Итак, Юнг получил разрешение остаться в Москве, выступать на фабричных митингах и обмениваться опытом с ведущими экономистами, такими, как комиссар по электрификации Кржижановский. В книге о московских впечатлениях Юнга, которую он сочинил на обратном пути (снова нелегальном) и вскоре издал под названием «Поездка в Россию»{832}, все сомнения перекрывались какой-то чуть ли не мистической тягой к прогрессу. Юнга восхищал именно тоталитаризм большевистской диктатуры: «Широкие массы обрабатываются сейчас пропагандой, политикой, трудовой повинностью, голодом. За всем этим стоит ничтожное число пропагандистов, представителей государственной власти, в основной своей массе — инородцев»{833}. Ленин и народные комиссары — это «вожди в самом подлинном смысле слова и исторически дошедшего до нас понятия»{834}. Гигантская машина, которую они запустили, уже начала работать сама собой: «Как бы гигантскими щупальцами она постепенно захватывает людей и сырье, заставляет людей трудиться… А тех, кто противится ей, она автоматически перемалывает»{835}.
Социализация в конечном счете является результатом не чисто технической организации, а планомерного отбора. «Сложный социалистический государственный механизм с фантастической деловитостью отсеивает трудолюбивых от лодырей, тружеников от трутней, новых людей от прежних. Процесс деления имеет колоссальные масштабы, можно видеть, как люди прямо-таки падают, раздавленные, и сгнивают»{836}. Юнг в своем непонятном восторге наслаждается неудержимостью социалистического отбора: «Среди московского купечества, по некоторым сведениям, резко возрос процент мозговых заболеваний. В областях советской страны, захваченных белыми, свирепствует сыпной тиф. Характерно, что в Красной армии совершенно нет тифа… Сопротивляемость буржуа полностью сломлена. Они, разлагаясь, ожидают своего конца»{837}.
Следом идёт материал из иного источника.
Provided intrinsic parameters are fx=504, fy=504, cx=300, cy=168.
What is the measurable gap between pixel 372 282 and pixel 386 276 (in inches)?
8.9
В этих процессах социально-психологического очищения и сортировки рождается «новый человек» как новый род или раса. Если Гольдшмидт мечтал о «германизации» труда в России, то Юнг, наоборот, — о «русификации» германского и европейского рабочего класса. Якобы отрицательные свойства русских, например их безразличное отношение к труду, воплощали для него добродетель революционной самоотверженности: «Русский человек… думает только о других и почти никогда о себе. Рабочие Прохоровской мануфактуры, пригласившие нас на фабричный митинг… не думали о том, что фабрика вот уже несколько месяцев бездействует из-за нехватки топлива… Но они сказали, что нужно перенести войну через Польшу в Германию»{838}.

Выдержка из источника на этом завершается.